Mara ma kuroda
Name: The Neon Diner

Background¶
The Neon Diner sits on the edge of South Verge, where the glow of the corporate skyline fades into the damp haze of forgotten industry. It’s an anachronism—a chrome-and-glass relic from the pre-Resonance era, when people still believed in breakfast specials and second chances. The sign out front flickers in three colors that never match, buzzing louder than the air recyclers, casting pink ghosts across the rain-slick street.
It survived when everything else around it didn’t. The old mag-rail line that used to feed the morning rush collapsed years ago, and the corporate blocks stopped sending inspectors once the gangs started charging tolls. The only reason the Diner’s still open is because it sits at the crossroads of half a dozen data-pipe access points—a neutral zone where you can grab synth-eggs, patch a signal, and trade information without getting fragged. The city runs on rumor, and The Neon Diner is one of its servers.
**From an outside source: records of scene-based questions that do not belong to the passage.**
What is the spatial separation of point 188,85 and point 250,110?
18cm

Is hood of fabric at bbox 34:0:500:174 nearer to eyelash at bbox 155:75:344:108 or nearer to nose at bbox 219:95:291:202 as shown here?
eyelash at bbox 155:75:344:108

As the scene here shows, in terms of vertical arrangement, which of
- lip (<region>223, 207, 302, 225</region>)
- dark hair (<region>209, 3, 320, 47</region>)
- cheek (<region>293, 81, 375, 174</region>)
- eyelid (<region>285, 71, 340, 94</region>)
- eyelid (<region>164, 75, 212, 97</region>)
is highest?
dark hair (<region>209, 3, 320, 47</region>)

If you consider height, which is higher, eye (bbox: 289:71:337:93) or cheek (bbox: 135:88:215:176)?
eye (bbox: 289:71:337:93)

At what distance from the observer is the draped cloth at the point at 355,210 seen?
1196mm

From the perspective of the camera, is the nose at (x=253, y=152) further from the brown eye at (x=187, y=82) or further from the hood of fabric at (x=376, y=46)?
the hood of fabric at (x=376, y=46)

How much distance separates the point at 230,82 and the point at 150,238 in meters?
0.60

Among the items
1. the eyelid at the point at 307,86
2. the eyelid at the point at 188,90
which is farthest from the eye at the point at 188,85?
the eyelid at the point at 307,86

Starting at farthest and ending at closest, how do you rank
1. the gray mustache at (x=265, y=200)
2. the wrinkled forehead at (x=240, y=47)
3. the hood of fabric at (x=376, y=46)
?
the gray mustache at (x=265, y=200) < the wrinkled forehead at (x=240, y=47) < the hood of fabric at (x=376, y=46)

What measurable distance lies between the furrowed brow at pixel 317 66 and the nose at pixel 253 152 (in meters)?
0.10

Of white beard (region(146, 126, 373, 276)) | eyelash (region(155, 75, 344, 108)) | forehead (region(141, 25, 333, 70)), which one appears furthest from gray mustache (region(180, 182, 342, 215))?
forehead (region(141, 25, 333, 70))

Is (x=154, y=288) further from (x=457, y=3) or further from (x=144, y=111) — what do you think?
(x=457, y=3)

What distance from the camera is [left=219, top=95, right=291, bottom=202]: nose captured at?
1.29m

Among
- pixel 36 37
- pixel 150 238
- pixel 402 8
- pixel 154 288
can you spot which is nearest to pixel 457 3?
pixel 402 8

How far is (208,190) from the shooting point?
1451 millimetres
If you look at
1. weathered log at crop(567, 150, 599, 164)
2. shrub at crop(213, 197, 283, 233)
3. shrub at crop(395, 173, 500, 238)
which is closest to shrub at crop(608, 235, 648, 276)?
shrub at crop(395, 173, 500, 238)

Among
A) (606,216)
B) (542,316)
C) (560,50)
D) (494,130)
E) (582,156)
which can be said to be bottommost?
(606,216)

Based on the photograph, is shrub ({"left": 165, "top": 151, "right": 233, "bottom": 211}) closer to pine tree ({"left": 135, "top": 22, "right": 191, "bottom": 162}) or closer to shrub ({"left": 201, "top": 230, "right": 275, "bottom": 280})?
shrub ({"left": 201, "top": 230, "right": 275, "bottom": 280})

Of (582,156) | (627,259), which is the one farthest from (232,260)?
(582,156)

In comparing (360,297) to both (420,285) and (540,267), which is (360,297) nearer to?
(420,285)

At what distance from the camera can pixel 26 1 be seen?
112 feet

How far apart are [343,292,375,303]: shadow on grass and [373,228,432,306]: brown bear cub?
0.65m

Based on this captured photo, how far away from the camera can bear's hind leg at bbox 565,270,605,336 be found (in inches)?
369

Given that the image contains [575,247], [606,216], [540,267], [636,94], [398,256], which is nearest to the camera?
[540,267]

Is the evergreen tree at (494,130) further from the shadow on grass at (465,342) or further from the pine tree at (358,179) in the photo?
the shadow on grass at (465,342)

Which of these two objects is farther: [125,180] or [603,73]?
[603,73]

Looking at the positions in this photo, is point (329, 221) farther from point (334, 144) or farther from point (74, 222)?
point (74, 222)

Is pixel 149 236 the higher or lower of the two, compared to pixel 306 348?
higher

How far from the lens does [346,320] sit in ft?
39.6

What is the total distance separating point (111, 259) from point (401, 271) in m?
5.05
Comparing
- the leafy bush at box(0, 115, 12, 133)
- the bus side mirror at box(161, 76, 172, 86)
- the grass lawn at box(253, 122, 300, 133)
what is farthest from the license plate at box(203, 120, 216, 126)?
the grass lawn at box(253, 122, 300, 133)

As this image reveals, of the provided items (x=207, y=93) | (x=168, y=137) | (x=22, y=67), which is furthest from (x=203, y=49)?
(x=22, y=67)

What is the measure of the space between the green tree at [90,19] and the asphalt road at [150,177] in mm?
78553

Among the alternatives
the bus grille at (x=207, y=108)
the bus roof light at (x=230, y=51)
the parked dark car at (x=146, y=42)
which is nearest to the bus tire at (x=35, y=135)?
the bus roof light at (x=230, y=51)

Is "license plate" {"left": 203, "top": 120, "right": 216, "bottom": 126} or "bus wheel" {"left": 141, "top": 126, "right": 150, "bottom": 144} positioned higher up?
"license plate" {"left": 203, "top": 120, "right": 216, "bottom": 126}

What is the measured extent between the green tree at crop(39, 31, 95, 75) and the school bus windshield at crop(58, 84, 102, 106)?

The Owner: Mara “Ma” Kuroda¶
Mara Kuroda used to run logistics for OmniTrine back before the Resonance fried the company’s internal net. She lost everything—job, citizenship, family SIN—when she refused to sell out her crew to the corporate auditors. These days, she runs the diner like it’s a fortress: solid locks, good coffee, and an unspoken rule that business stays off the main floor.
She’s in her mid-60s now, with hair like polished steel and hands that still carry the calluses of someone who’s rebuilt their own generator more than once. Her left eye flickers faintly blue from an old datajack that never fully synced right, and she keeps a scattergun under the counter out of habit, not paranoia. Everyone in South Verge calls her Ma, though few remember her last name.
Runners, smugglers, and rogue AIs alike treat her with respect. If you cross her, you don’t just lose a meal—you lose your access to the one place in the Verge where the cameras don’t record and the walls don’t listen.
When the party walks in at 2 A.M., the place will be half-empty. A couple of long-haul drivers in the corner, a burned-out decker nursing a stim-cup, and Ma herself behind the counter, polishing the same mug she’s been holding since before the last economic collapse. She’ll take one look at them, size them up in a heartbeat, and grunt:
“You’re late. Coffee’s strong, soup’s recycled, and your friend’s in the booth by the jukebox. Don’t bleed on the floor.”
The Neon Diner isn’t just a meeting spot—it’s a sanctuary, a digital neutral ground held together by Ma’s stubborn refusal to let the world erase her.